Politics were not hidden from view, but they were not Graham's focus, said Goldford, who wrote the book, "The Constitution of Religious Freedom: God, Politics, and the First Amendment."
"Under Billy Graham, evangelicalism wasn't a politicized movement," Goldford said.
That has changed so much that Goldford does not think Graham would have the same success today.
Writing for Fox News, Graham biographer William Martin believes that Graham stuck out in a time when evangelicals were a maligned minority.
Graham rose to prominence at a rather low point in the history of Evangelical Christianity, when candidates for leadership were relatively few and it was easier for one person to stand out above others. Half a century later, Evangelicals had become a movement at least equal in size and strength to Catholics and “Mainline” Protestants in the United States, and most of the Christian missionary work conducted throughout the world was done under the aegis of some Evangelical/Fundamentalist/ Pentecostal denomination or parachurch agency.
In a piece that David O’Reilly wrote for the Philadelphia Inquirer, he pointed out that Graham came to prominence in a pre- or early-television era when crusades were something people went to.
Although Mr. Graham tapped his son Franklin to succeed him as head of the vast Billy Graham Evangelistic Association, (Divinity School at Wake Forest University Dean Bill J.) Leonard speculated in 1997 that television had given national prominence to so many evangelists that no single individual would likely win the preeminence Mr. Graham enjoyed for half a century.
When I was covering Graham’s Pittsburgh crusade in 1993, even then people were speculating that open-air non-sporting events in a downtown stadium weren’t that big a draw for people any more. Graham was such an institution that people showed up just to see him, but few of the younger guys were using that method. Franklin is one of the few exceptions.

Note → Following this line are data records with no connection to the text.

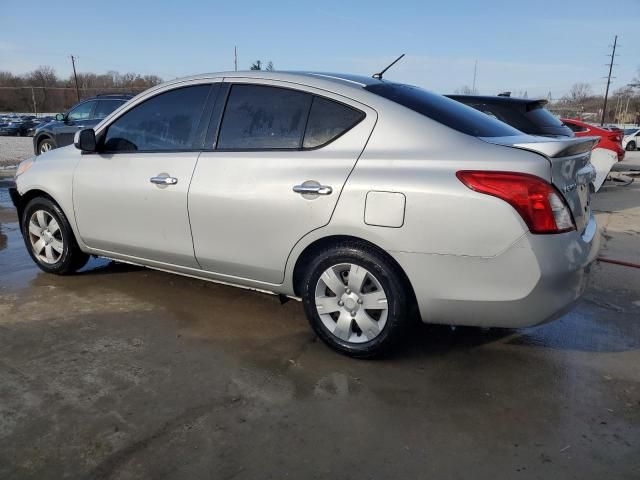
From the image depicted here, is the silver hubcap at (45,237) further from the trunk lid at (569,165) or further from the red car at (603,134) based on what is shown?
the red car at (603,134)

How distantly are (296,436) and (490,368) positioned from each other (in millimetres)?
1333

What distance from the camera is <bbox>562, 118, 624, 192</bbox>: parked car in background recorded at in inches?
356

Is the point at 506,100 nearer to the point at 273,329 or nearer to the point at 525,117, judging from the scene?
the point at 525,117

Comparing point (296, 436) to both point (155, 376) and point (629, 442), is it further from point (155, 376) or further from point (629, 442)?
point (629, 442)

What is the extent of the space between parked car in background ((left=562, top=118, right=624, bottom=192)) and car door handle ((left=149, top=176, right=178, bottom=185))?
764 cm

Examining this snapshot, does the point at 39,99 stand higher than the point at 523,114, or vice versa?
the point at 39,99

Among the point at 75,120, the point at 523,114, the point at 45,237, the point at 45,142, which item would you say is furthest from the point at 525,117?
the point at 45,142

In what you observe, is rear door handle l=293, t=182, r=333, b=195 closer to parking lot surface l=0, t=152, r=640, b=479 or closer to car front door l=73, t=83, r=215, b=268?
car front door l=73, t=83, r=215, b=268

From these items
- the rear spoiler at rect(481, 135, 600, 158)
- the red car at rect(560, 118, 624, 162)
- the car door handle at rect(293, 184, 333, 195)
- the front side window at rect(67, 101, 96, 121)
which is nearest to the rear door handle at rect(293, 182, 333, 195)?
the car door handle at rect(293, 184, 333, 195)

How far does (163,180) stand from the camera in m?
3.70

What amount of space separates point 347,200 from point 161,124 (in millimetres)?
1724

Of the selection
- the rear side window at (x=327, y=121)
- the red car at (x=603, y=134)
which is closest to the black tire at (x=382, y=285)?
the rear side window at (x=327, y=121)

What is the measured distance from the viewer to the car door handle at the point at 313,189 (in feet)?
10.0

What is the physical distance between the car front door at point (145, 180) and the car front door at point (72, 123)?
832 centimetres
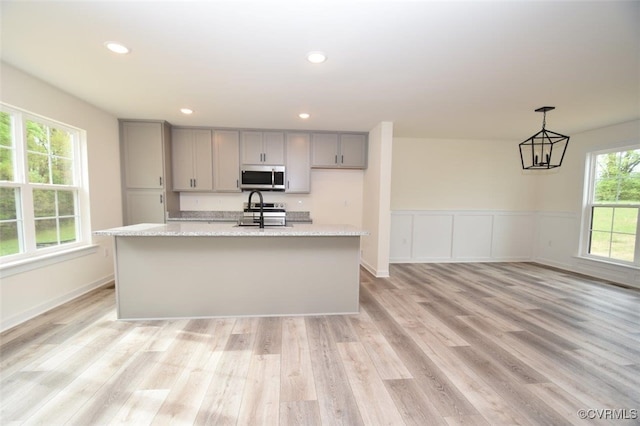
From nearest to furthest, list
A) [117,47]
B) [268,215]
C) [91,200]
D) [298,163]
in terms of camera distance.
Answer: [117,47] < [91,200] < [268,215] < [298,163]

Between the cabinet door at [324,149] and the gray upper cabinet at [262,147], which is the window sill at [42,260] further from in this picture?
the cabinet door at [324,149]

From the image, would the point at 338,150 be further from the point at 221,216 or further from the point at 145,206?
the point at 145,206

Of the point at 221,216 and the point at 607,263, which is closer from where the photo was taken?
the point at 607,263

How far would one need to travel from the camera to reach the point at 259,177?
4496mm

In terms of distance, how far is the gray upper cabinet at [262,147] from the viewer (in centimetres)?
448

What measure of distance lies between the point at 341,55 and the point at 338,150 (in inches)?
100

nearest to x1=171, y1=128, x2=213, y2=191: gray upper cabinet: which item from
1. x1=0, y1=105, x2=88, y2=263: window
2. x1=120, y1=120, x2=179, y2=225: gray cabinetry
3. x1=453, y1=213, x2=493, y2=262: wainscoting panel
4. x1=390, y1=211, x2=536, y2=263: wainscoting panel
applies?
x1=120, y1=120, x2=179, y2=225: gray cabinetry

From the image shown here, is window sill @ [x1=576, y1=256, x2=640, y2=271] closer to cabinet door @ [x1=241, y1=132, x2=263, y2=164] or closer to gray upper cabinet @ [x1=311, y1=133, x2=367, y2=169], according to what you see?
gray upper cabinet @ [x1=311, y1=133, x2=367, y2=169]

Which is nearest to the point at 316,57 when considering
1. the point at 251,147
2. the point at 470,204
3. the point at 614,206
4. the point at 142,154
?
the point at 251,147

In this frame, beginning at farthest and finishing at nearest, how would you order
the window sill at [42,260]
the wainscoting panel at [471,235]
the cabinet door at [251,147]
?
the wainscoting panel at [471,235] < the cabinet door at [251,147] < the window sill at [42,260]

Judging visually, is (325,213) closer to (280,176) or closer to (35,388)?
(280,176)

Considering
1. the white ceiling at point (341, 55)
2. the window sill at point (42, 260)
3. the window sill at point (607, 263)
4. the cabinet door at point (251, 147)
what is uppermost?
the white ceiling at point (341, 55)

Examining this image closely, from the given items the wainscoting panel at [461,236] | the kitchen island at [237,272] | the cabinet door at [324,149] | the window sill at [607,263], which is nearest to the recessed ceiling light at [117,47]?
the kitchen island at [237,272]

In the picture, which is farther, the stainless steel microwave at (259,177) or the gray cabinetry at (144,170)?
the stainless steel microwave at (259,177)
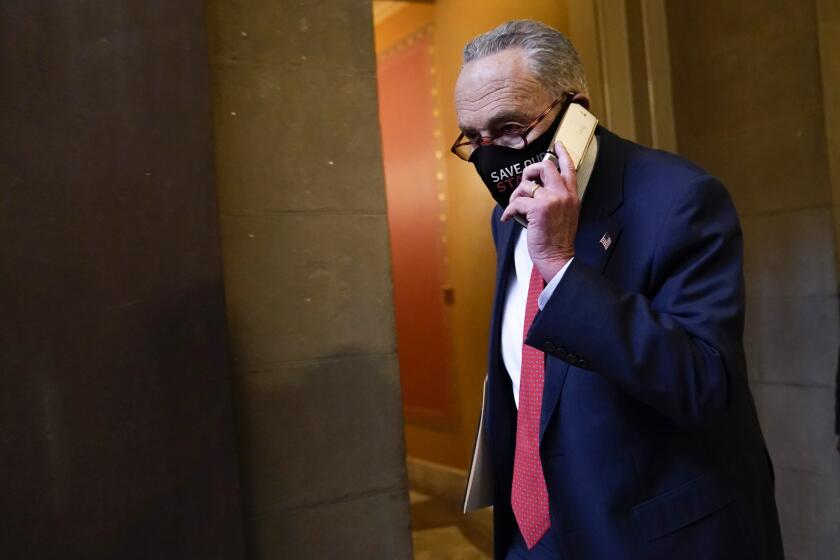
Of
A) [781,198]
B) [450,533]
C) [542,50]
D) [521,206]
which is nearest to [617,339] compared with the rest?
[521,206]

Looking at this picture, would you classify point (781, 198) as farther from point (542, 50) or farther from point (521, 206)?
point (521, 206)

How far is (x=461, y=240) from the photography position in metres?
5.15

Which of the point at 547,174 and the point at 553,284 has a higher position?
the point at 547,174

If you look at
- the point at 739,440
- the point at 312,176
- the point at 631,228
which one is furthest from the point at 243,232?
the point at 739,440

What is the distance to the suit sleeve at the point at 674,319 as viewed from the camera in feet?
3.96

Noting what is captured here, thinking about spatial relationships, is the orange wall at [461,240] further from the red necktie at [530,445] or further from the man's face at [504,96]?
the red necktie at [530,445]

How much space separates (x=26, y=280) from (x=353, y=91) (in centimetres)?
118

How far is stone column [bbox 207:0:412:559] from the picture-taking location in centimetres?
234

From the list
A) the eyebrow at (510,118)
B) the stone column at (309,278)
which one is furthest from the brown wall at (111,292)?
the eyebrow at (510,118)

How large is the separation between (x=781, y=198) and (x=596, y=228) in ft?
8.33

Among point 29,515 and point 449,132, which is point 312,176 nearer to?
point 29,515

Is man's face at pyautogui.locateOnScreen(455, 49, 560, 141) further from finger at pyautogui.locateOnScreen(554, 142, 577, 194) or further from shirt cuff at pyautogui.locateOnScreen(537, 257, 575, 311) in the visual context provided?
shirt cuff at pyautogui.locateOnScreen(537, 257, 575, 311)

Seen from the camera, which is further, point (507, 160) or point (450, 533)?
point (450, 533)

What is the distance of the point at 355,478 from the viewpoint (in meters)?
2.48
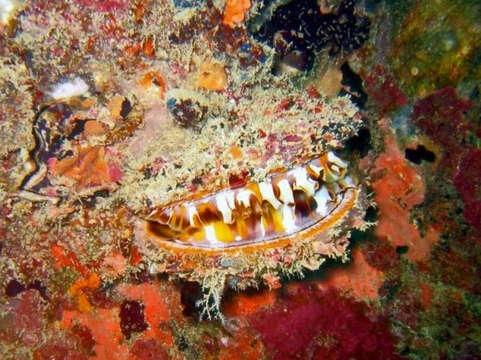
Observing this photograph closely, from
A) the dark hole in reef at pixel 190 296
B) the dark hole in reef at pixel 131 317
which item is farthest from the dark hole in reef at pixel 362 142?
the dark hole in reef at pixel 131 317

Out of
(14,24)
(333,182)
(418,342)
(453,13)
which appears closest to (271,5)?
(453,13)

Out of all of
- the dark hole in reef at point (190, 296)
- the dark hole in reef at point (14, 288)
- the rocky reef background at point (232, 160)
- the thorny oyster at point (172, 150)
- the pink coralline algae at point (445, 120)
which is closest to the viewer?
the thorny oyster at point (172, 150)

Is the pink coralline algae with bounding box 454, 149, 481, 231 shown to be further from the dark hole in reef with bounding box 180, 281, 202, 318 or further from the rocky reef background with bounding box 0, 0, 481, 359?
the dark hole in reef with bounding box 180, 281, 202, 318

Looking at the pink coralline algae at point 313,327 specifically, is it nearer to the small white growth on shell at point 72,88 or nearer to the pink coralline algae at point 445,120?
the pink coralline algae at point 445,120

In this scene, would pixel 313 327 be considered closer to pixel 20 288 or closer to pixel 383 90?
pixel 383 90

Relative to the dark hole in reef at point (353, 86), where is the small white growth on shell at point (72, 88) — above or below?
below

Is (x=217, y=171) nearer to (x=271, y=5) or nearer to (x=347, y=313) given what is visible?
(x=271, y=5)

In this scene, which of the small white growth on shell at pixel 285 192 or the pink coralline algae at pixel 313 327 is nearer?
the small white growth on shell at pixel 285 192
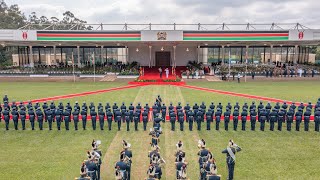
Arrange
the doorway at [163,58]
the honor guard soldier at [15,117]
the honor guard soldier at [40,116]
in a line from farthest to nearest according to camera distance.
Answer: the doorway at [163,58]
the honor guard soldier at [15,117]
the honor guard soldier at [40,116]

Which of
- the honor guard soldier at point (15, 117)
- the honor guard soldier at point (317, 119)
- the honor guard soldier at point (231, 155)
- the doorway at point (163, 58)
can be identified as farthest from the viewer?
the doorway at point (163, 58)

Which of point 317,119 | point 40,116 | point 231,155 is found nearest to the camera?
point 231,155

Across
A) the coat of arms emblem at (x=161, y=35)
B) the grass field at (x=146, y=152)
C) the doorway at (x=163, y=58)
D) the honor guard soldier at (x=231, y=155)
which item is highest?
the coat of arms emblem at (x=161, y=35)

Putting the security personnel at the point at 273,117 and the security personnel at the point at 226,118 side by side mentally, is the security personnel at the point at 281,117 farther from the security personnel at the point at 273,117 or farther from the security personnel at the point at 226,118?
the security personnel at the point at 226,118

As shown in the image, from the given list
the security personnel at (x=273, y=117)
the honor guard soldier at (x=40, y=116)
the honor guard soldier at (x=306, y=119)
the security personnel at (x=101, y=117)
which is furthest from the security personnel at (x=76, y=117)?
the honor guard soldier at (x=306, y=119)

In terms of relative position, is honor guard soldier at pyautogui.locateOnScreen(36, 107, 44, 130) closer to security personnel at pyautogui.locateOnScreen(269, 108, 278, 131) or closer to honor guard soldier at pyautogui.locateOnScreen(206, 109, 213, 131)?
honor guard soldier at pyautogui.locateOnScreen(206, 109, 213, 131)

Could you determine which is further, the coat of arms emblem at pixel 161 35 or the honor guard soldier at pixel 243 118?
the coat of arms emblem at pixel 161 35

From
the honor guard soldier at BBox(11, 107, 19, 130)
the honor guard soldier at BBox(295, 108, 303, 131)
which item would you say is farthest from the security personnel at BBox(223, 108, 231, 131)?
the honor guard soldier at BBox(11, 107, 19, 130)

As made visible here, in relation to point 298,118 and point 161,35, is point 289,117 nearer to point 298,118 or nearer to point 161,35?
point 298,118

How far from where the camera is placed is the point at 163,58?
45.9m

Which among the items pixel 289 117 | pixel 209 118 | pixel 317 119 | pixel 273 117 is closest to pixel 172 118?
pixel 209 118

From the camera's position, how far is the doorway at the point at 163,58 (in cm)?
4578

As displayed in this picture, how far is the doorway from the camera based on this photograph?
1803 inches

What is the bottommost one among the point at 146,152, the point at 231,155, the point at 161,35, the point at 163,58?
the point at 146,152
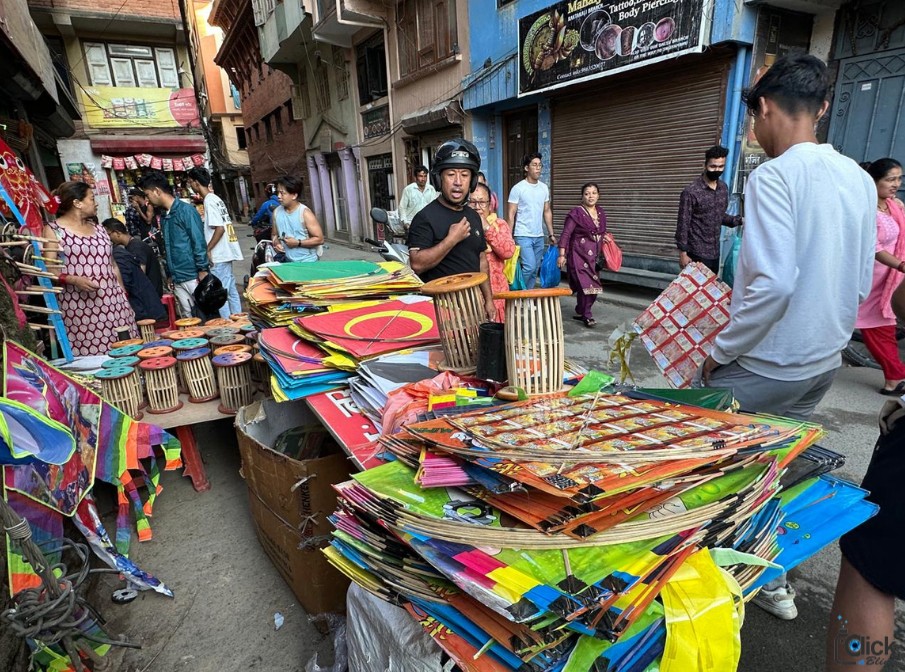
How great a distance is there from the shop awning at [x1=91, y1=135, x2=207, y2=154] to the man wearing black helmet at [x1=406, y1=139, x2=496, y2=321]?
51.7ft

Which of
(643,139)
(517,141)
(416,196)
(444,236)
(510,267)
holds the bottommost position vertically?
(510,267)

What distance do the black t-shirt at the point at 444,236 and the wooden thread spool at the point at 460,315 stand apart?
0.86 meters

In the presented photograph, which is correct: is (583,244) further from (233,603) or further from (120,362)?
(233,603)

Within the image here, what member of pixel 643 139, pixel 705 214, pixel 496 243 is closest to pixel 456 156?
pixel 496 243

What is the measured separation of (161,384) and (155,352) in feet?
0.73

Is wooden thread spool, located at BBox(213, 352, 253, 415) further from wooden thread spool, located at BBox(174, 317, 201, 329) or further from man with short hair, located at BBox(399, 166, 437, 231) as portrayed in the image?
man with short hair, located at BBox(399, 166, 437, 231)

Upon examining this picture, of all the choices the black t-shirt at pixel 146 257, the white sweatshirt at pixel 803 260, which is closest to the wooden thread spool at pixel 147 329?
the black t-shirt at pixel 146 257

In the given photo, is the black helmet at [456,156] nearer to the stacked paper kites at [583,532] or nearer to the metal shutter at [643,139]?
the stacked paper kites at [583,532]

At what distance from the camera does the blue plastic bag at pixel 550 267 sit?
5.96 m

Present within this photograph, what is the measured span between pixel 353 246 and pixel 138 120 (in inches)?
287

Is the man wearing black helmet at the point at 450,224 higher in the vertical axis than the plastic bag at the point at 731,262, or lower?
higher

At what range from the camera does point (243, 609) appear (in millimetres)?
2133

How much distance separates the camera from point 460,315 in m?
1.76

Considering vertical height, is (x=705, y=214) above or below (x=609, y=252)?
above
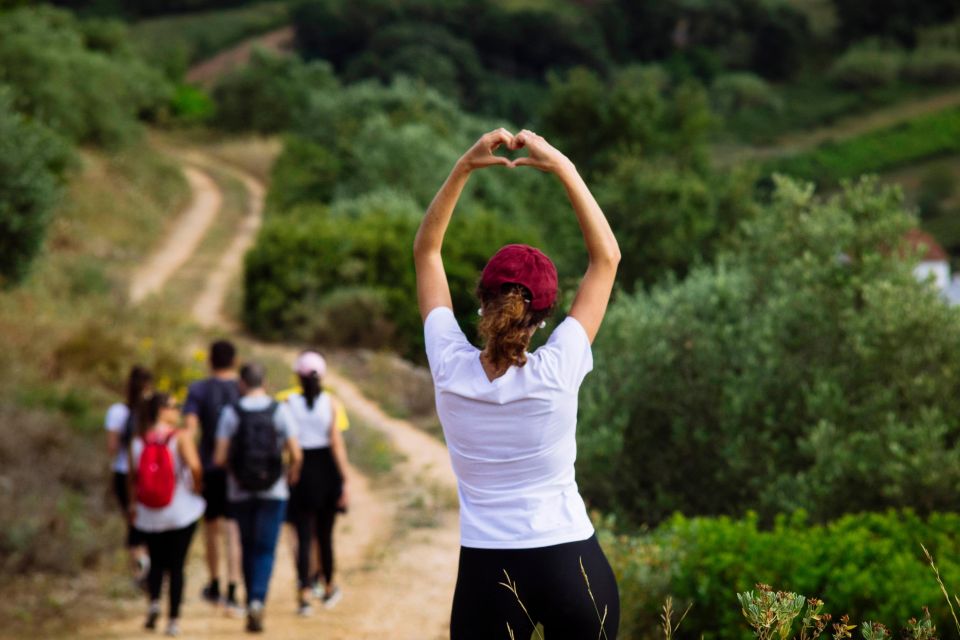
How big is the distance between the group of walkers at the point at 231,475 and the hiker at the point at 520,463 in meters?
4.28

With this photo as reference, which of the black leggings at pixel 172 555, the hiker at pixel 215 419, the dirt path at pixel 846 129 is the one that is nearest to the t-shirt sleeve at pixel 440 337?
the hiker at pixel 215 419

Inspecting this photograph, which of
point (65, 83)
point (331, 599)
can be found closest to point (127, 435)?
point (331, 599)

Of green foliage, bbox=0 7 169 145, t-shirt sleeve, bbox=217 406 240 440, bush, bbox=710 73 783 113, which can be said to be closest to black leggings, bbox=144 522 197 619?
t-shirt sleeve, bbox=217 406 240 440

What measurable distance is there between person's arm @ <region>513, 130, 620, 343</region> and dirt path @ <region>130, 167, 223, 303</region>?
21341mm

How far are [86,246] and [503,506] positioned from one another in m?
27.5

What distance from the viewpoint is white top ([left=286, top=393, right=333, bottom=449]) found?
7.87 m

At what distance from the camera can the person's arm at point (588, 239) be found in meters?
3.15

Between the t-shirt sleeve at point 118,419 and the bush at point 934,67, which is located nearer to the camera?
the t-shirt sleeve at point 118,419

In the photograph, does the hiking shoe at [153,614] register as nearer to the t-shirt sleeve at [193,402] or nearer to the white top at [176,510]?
the white top at [176,510]

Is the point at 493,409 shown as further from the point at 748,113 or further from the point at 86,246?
the point at 748,113

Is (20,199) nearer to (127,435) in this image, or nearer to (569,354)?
(127,435)

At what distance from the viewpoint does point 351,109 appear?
132 feet

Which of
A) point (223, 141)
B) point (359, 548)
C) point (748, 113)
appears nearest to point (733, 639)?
point (359, 548)

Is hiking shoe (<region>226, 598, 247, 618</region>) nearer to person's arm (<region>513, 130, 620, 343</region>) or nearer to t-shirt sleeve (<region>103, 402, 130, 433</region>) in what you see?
t-shirt sleeve (<region>103, 402, 130, 433</region>)
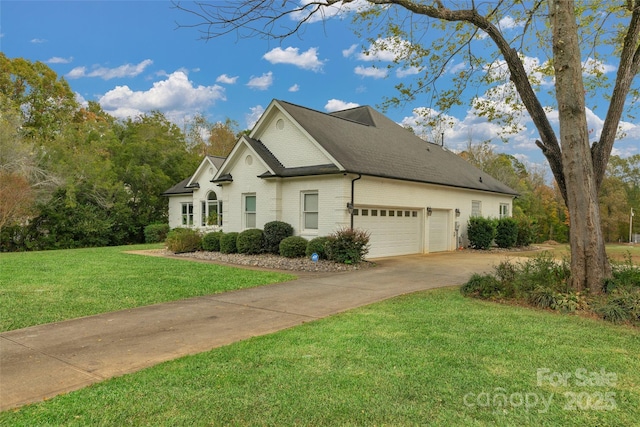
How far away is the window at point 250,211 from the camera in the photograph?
1725 cm

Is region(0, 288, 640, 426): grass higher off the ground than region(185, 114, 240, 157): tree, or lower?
lower

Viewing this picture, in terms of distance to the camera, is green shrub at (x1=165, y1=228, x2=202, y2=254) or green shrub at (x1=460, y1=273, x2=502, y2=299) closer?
green shrub at (x1=460, y1=273, x2=502, y2=299)

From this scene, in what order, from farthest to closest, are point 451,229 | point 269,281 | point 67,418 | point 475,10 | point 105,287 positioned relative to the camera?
point 451,229 < point 269,281 < point 105,287 < point 475,10 < point 67,418

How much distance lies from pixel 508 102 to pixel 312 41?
5706mm

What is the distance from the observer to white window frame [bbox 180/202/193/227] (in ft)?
82.9

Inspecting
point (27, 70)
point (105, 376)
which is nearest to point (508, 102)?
point (105, 376)

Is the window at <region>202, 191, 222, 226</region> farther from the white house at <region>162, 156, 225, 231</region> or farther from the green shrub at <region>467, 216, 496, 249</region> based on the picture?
the green shrub at <region>467, 216, 496, 249</region>

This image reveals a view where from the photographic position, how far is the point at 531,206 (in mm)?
35281

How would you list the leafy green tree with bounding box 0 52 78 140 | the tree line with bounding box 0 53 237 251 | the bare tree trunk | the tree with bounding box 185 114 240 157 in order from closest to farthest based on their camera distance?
the bare tree trunk → the tree line with bounding box 0 53 237 251 → the leafy green tree with bounding box 0 52 78 140 → the tree with bounding box 185 114 240 157

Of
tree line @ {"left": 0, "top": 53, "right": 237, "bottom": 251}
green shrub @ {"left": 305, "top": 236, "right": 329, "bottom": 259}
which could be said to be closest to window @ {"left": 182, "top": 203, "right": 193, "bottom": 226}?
tree line @ {"left": 0, "top": 53, "right": 237, "bottom": 251}

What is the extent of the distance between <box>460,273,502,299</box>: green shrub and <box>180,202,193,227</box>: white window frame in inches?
784

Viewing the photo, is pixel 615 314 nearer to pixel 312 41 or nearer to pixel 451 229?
pixel 312 41

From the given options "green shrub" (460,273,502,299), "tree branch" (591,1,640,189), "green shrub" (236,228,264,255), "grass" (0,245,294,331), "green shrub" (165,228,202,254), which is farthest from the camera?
"green shrub" (165,228,202,254)

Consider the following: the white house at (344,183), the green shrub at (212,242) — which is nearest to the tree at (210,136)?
the white house at (344,183)
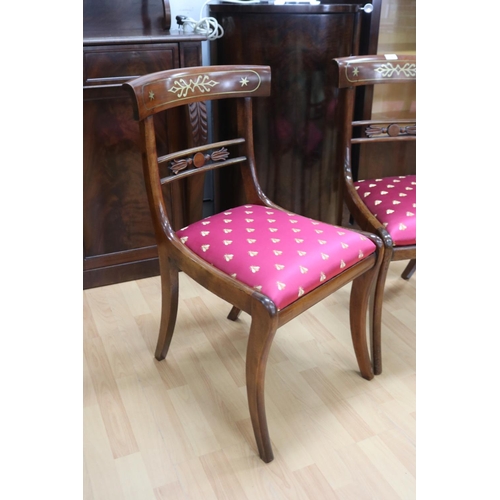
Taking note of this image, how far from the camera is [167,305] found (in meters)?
1.55

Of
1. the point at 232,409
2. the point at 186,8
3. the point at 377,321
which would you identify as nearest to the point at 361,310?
the point at 377,321

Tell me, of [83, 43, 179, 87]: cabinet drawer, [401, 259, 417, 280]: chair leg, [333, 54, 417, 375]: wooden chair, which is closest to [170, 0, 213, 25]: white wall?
[83, 43, 179, 87]: cabinet drawer

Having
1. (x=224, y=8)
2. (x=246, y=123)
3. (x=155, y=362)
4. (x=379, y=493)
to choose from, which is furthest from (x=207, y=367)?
(x=224, y=8)

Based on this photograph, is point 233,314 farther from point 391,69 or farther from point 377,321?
point 391,69

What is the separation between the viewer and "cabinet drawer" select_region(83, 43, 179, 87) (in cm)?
169

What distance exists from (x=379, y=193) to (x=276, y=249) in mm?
541

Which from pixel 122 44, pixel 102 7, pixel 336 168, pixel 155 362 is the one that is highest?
pixel 102 7

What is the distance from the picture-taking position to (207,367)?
1.66 metres

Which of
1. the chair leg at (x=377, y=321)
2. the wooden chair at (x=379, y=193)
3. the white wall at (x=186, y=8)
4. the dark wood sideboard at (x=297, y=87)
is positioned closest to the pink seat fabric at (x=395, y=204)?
the wooden chair at (x=379, y=193)

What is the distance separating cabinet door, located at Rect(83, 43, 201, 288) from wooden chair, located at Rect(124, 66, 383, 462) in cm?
40

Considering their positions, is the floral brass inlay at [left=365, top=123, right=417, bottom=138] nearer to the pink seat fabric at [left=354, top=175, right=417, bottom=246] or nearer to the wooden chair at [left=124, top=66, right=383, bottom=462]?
the pink seat fabric at [left=354, top=175, right=417, bottom=246]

I want to bring attention to Jeff Greenfield’s essay on Graham and President Richard Nixon in Politico. This thesis: Graham always wanted access to the halls of power, was willing to compromise his principles to do so and didn’t –- that we know of –- speak truth to power.
But the road Billy Graham took during his prime raises a fascinating question: What if Graham, with his undeniable magnetism, had chosen a different path? What if his insistence on integrated religious gatherings -- a provocative posture in the South of the 1950s -- had been accompanied by a forthright campaign for integration in schools, and in a campaign for the vote? What if he had found the boardrooms and offices of the political elite less appealing than the injunction to “comfort the afflicted and afflict the comfortable?” We might have been remembering him as we do another Southern minister, who led a life 60 years shorter, but who moved mountains.
If you follow that line of thinking, then if there’s a successor to Graham it won’t be someone who does 20th century techniques such as crusades and mass meetings, but rather someone who aspires to be the confidante of world leaders and has just as powerful an online presence as what he or she does on TV. This person would be the one summoned to pastor a shocked and wounded nation, just as Graham did, at the age of 82, after September 11 at the Washington Cathedral. It was his finest moment.
I know that when a huge event like this happens, it's tough for religion reporters to find something original to write, especially if they're located far from where all the action is taking place in North Carolina.
My hat is off to any scribes who manage to do so. There are all kinds of local angles out there, since Graham's work had an impact all over the place, in ways large and small.